Later when Mahatma Gandhi was selected by the Indian National Congress as their sole delegate to the Round Table Conference, Bose had unreservedly criticized the decision. He was of the opinion that a sufficiently big delegation with capable and intellectual leaders including Gandhi should have been sent and it should have been mainly used for the cause of propaganda abroad for Indian independence. Subsequently when the Communal Award was announced on 17 August 1932, Bose was also a caustic critic of its provision of separate electorates for Harijans or depressed classes.
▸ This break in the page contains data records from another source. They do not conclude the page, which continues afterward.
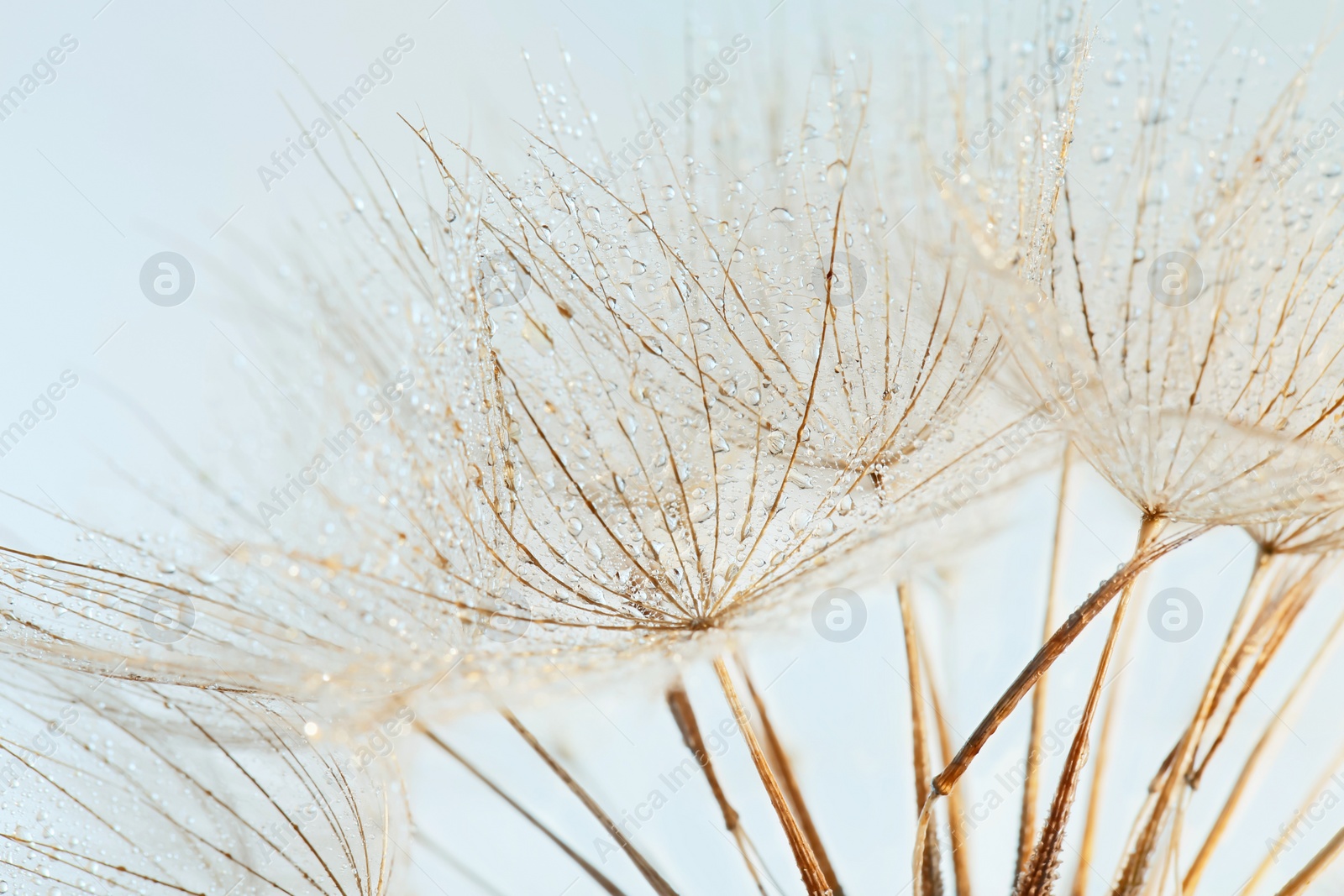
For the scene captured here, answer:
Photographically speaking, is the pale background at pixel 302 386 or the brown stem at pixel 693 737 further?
the pale background at pixel 302 386

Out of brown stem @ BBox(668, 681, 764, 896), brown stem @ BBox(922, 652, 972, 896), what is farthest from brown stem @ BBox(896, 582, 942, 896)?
brown stem @ BBox(668, 681, 764, 896)

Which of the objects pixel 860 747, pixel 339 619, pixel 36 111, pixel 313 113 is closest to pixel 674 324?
pixel 339 619

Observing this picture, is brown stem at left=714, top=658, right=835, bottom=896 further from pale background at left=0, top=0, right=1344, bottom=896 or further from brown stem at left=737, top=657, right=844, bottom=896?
pale background at left=0, top=0, right=1344, bottom=896

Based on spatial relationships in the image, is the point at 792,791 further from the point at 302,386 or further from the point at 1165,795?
the point at 302,386

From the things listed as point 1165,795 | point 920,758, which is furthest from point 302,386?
point 1165,795

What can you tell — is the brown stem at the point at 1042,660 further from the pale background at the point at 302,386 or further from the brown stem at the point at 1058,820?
the pale background at the point at 302,386

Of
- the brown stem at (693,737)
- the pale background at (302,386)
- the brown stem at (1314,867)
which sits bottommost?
the brown stem at (1314,867)

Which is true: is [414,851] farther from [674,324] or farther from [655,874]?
[674,324]

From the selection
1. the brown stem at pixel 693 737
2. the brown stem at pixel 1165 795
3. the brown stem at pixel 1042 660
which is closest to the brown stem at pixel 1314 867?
the brown stem at pixel 1165 795
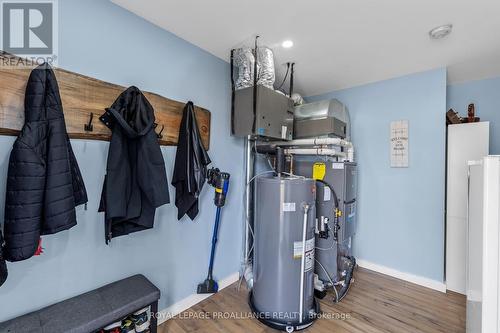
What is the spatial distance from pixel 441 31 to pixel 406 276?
2514mm

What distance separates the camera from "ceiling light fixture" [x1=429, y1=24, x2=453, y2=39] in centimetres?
173

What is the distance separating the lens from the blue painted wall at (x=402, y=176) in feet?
8.13

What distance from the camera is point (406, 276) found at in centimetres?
263

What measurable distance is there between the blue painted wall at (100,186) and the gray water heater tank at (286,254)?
2.10 ft

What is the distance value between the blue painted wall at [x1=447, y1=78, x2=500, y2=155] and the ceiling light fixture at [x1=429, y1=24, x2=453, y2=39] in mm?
1449

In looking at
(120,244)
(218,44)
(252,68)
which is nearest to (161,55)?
(218,44)

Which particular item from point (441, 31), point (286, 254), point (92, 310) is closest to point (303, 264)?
point (286, 254)

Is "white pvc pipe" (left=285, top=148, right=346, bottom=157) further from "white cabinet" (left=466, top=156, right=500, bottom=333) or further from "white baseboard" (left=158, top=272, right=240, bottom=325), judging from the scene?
"white baseboard" (left=158, top=272, right=240, bottom=325)

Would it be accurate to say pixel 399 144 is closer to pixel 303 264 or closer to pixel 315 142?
pixel 315 142

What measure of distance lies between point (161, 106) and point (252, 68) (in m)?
0.90

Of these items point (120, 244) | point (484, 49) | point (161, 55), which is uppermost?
point (484, 49)

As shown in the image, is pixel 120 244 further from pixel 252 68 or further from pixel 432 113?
pixel 432 113

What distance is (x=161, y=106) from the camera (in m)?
1.79

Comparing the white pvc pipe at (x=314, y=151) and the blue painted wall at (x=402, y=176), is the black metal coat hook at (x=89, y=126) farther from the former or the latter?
the blue painted wall at (x=402, y=176)
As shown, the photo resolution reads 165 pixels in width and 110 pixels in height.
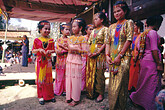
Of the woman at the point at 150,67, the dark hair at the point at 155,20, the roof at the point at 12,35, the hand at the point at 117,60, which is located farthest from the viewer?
the roof at the point at 12,35

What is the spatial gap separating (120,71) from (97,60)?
40.7 inches

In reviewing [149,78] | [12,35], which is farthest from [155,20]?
[12,35]

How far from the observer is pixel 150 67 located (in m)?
2.28

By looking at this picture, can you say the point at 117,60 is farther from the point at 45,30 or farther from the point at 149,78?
the point at 45,30

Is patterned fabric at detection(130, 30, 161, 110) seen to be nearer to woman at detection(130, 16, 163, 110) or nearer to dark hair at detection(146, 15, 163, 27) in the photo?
woman at detection(130, 16, 163, 110)

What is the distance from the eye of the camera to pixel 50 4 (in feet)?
18.3

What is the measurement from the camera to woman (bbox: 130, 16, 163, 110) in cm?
217

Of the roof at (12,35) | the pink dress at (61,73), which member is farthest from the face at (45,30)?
the roof at (12,35)

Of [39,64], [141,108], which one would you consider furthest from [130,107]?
[39,64]

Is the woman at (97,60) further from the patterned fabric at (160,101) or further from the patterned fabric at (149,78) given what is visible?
the patterned fabric at (160,101)

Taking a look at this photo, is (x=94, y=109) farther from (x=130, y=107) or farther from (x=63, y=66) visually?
(x=63, y=66)

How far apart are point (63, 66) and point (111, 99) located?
1885mm

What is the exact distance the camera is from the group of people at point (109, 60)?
6.48 ft

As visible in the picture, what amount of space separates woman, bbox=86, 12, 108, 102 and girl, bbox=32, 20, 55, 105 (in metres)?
1.06
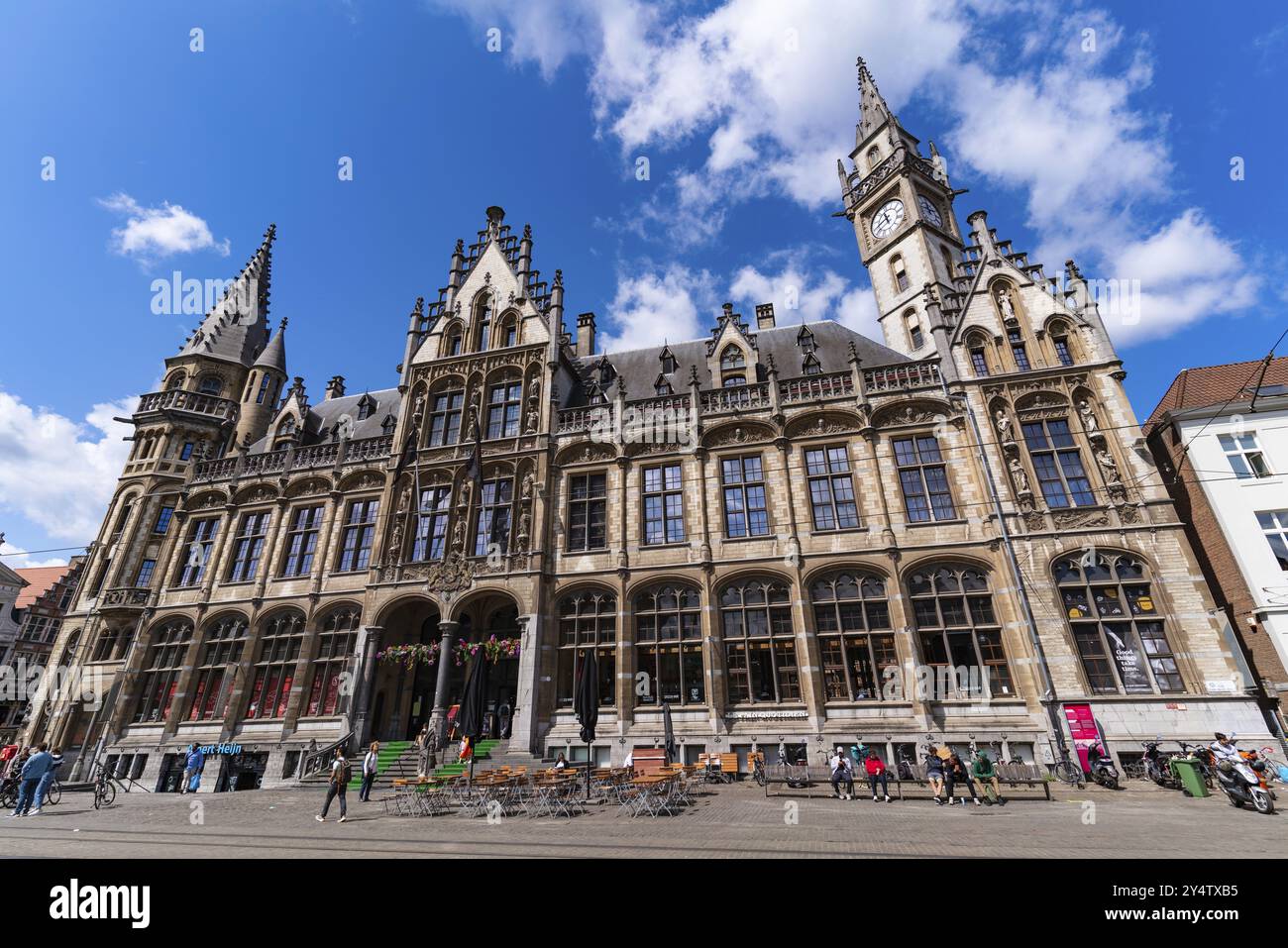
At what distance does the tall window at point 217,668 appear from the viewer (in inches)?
1010

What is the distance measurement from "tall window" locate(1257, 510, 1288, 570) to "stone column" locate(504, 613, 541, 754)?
2546 centimetres

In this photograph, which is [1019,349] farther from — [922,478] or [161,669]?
[161,669]

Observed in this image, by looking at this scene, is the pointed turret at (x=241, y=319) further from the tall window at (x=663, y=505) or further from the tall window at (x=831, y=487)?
the tall window at (x=831, y=487)

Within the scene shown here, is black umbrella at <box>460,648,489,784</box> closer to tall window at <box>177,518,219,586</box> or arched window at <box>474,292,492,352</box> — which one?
arched window at <box>474,292,492,352</box>

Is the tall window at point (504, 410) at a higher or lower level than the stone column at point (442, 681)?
higher

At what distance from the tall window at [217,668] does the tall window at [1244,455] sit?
40.1 metres

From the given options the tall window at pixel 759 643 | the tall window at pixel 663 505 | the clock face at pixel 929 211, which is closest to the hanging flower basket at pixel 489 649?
the tall window at pixel 663 505

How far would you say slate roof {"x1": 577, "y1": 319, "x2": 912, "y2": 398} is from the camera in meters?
28.0

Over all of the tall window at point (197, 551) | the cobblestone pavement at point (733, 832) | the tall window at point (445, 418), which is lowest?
the cobblestone pavement at point (733, 832)

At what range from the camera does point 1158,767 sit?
16484 millimetres

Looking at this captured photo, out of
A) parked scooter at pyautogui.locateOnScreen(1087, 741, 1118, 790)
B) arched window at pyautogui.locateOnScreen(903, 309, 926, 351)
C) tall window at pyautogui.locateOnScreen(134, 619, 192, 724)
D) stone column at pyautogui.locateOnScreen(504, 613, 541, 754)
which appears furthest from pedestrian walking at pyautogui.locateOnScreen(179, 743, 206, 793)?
arched window at pyautogui.locateOnScreen(903, 309, 926, 351)
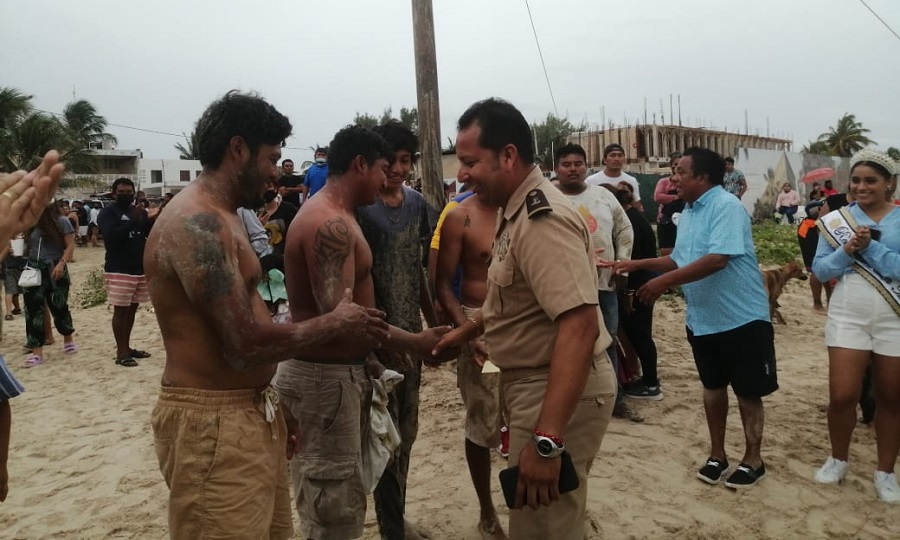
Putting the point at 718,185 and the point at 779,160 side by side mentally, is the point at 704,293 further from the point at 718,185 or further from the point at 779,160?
the point at 779,160

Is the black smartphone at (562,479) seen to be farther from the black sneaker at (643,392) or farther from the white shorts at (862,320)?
the black sneaker at (643,392)

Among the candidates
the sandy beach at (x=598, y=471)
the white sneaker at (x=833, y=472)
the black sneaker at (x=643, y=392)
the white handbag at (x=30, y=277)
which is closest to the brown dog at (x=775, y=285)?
the sandy beach at (x=598, y=471)

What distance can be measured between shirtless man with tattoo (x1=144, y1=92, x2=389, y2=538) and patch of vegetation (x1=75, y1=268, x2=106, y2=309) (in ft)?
38.2

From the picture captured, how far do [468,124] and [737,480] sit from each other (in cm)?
321

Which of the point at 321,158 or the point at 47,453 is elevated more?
the point at 321,158

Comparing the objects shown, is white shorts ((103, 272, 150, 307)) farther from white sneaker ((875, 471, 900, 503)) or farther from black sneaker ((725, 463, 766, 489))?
white sneaker ((875, 471, 900, 503))

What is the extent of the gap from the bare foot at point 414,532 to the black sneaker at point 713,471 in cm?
196

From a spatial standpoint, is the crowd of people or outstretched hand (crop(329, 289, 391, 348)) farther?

But he could not gulp the act of fasting by Gandhi in protest against it, which unexpected development he characterized as "complete sidetracking of the civil disobedience movement in the country." The fast of Mahatma Gandhi which started on 20 September 1932 finally ended with the coming down of the Hindu leaders of the Congress, Hindu Mahasabha, etc., as also Ambedkar to make a pact with Gandhi by way of Poona Agreement dated 24 September 1932. To his shock Bose noted that while the Communal Award provided 71 seats in the Provincial Legislatures for the depressed classes, the Poona Agreement had provided 148 and as for as Bengal was concerned the Hindus (other than scheduled castes) who had already been unjustly treated in the Award sorely felt that further injustice has been done to them by this Communal Award because in Bengal the depressed classes are not significant in numbers. Bose was not happy either with the role of Ambedkar about whom he caustically commented: "In 1930 and after, Dr. Ambedkar has had leadership thrust upon him by a benign British Government, because his services were necessary to embarrass the nationalist leaders." He noted that Ambedkar had himself approached Gandhi at the Round Table Conference in London with the proposal of a certain number of reserved seats for the depressed classes on the basis of common electorate which was rejected by Gandhi at that time. But when the Communal Award was made making provision for separate electorates for the depressed classes, Ambedkar took full advantage of it and exacted the maximum possible reserved seats from Gandhi to come to a Pact. However, Bose did also note that the most important result of the 'epic fast' was to give a powerful impetus to the movement for the eradication of untouchability.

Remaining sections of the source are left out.